La situation du Sénégal—et surtout quand nous parlons des pays en Afrique, il ne faut pas oublier que c’est un grand continent. Alors si vous venez au Sénégal, il y a les femmes de différentes régions. Les femmes de ces régions ne sont pas toutes pareilles ; elles n’appartiennent pas aux mêmes groupes ethniques et ne pratiquent pas les mêmes religions. L’islam, par exemple, s’est d’abord implanté dans le nord du Sénégal avant de se répandre progressivement dans le reste du pays ; mais il n’est pas allé très loin. Dans les régions du centre du pays, on a le peuple sérère qui est beaucoup plus attaché à ses croyances traditionnelles qu’à l’islam. Notre ancien président, Léopold Sedar Senghor par exemple est un Sérère. Mais même dans le groupe sérère, il y a plusieurs sortes ou sous-groupes de Sérères. L’écrivaine Fatou Diome est un autre exemple de Sérère très connu dans le monde. Vous avez aussi les populations de l’est du Sénégal où se trouve le Ndoucoumane, mon village natal. Tout cela pour montrer que le minuscule pays du Sénégal est déjà un petit continent où nous parlons huit différentes langues locales qui sont toutes officiellement reconnues. C’est pour cette raison que le gouvernement a décidé que le Français, la langue de nos ex-colonisateurs, serait la langue officielle du pays, même pour ceux qui parlent les langues locales comme le wolof, une langue comprise et parlée plus ou moins par tout le monde au Sénégal.

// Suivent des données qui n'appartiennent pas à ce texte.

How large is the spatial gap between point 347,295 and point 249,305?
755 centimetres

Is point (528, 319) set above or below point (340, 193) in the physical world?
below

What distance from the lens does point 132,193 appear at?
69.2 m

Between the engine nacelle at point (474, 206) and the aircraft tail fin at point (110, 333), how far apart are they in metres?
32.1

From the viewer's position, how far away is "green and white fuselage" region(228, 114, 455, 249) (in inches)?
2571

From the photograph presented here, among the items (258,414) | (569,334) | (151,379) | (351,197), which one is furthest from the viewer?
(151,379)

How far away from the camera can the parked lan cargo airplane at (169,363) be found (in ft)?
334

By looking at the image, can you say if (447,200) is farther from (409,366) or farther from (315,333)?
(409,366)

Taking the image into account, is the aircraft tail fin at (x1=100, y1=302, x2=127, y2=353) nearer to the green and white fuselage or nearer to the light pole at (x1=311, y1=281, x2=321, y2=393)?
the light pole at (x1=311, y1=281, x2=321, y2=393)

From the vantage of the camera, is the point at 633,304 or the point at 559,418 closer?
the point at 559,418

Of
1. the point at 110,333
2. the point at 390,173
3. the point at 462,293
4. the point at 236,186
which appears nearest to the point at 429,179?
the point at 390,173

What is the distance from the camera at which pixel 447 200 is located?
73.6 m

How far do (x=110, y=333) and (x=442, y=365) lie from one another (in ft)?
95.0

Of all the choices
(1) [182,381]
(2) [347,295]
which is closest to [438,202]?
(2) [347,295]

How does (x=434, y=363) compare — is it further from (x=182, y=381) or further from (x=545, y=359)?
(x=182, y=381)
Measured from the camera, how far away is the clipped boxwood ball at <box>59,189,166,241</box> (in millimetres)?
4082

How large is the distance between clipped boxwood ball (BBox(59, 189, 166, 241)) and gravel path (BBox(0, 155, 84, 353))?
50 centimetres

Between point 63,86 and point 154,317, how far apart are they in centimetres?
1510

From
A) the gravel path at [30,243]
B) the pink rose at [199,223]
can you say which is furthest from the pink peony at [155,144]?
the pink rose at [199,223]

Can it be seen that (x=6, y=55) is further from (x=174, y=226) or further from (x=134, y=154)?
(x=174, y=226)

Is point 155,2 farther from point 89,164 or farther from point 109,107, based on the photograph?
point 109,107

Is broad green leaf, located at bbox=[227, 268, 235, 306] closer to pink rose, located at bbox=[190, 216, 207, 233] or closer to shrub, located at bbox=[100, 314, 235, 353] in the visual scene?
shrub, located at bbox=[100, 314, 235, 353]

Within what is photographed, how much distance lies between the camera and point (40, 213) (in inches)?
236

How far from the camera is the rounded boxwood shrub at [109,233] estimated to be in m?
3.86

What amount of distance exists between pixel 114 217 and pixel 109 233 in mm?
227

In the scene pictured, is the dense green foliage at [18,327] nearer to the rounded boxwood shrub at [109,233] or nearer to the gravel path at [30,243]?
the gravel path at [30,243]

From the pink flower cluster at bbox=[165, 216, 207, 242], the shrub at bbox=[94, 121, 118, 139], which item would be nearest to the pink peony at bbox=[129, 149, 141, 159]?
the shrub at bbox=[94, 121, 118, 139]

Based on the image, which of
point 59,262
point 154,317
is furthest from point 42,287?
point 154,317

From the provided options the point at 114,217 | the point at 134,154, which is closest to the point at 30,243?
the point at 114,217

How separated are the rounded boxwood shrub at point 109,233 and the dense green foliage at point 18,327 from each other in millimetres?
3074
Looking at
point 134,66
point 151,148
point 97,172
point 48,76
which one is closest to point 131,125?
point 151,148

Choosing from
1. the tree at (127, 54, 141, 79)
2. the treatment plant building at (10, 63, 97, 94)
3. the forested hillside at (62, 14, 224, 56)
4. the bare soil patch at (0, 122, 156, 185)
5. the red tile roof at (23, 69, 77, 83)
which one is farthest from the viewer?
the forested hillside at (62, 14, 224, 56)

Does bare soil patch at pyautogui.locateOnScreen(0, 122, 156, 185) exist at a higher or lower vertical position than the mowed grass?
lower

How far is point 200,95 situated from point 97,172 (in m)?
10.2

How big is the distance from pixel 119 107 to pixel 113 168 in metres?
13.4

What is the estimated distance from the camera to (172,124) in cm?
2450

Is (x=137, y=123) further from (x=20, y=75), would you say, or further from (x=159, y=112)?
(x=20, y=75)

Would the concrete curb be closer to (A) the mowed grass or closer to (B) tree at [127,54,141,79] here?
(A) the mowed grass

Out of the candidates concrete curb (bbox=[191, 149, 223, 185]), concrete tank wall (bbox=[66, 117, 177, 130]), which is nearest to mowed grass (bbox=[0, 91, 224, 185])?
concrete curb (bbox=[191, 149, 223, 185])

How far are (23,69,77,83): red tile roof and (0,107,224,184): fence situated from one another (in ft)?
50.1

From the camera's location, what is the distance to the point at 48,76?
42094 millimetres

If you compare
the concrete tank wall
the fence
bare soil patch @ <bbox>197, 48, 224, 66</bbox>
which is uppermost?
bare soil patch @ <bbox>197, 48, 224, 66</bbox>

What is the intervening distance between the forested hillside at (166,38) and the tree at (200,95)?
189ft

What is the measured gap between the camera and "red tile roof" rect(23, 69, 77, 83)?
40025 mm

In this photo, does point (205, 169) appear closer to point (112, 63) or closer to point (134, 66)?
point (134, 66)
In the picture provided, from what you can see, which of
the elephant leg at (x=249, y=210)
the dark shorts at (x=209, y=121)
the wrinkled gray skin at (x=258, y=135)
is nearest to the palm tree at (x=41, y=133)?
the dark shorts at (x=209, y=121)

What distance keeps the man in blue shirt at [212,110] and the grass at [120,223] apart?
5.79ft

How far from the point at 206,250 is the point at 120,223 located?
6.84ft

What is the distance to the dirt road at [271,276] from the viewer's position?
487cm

Les premiers colonisateurs en Afrique, particulièrement en Afrique subsaharienne, étaient des musulmans Arabes. Ils ont apporté l’islam. Mais avant leur venue, la société traditionnelle n’était ni une société patriarcale ni une société matriarcale. Dans le système traditionnel, vous avez un homme et une femme, et en parlant de l’homme, il est un père, un frère, un fils, un mari, etc. ; mais son pouvoir dans la société ne venait pas de lui-même ; il venait de sa sœur. Si vous lisez L’Aventure ambiguë de Cheikh Hamidou Kane, il y a un personnage qu’on appelle la Grande Royale. Le rôle de ce personnage principal dans L’aventure ambiguë démontre que même les hommes qui prennent les grandes décisions dans la société ont besoin du conseil ou de l’avis de la femme, en l’occurrence elle, la Grande Royale qui est la sœur de l’un d’entre eux. En wolof, nous l’appelons la “Badiene” et cela a une signification très importante au Sénégal: c’est la sœur du père. Pour équilibrer le pouvoir de l’homme dans la société traditionnelle, il est amorti et garanti par le pouvoir de sa sœur. En ce qui concerne la femme, ce rôle est joué par son frère, l’oncle de ses enfants à elle. La structure de la société traditionnelle ne reposait ni sur un système patriarcal ni sur un système matriarcal même si souvent les gens font l’erreur de penser que nous avions un système matriarcal traditionnel en Afrique. Non, il y avait un certain équilibre social dans l’Afrique de nos ancêtres parce que l’élément masculin était toujours avec la femme et l’élément féminin toujours avec l’homme. Au nom de l’équilibre social, tout le monde avait son rôle à jouer dans la tradition.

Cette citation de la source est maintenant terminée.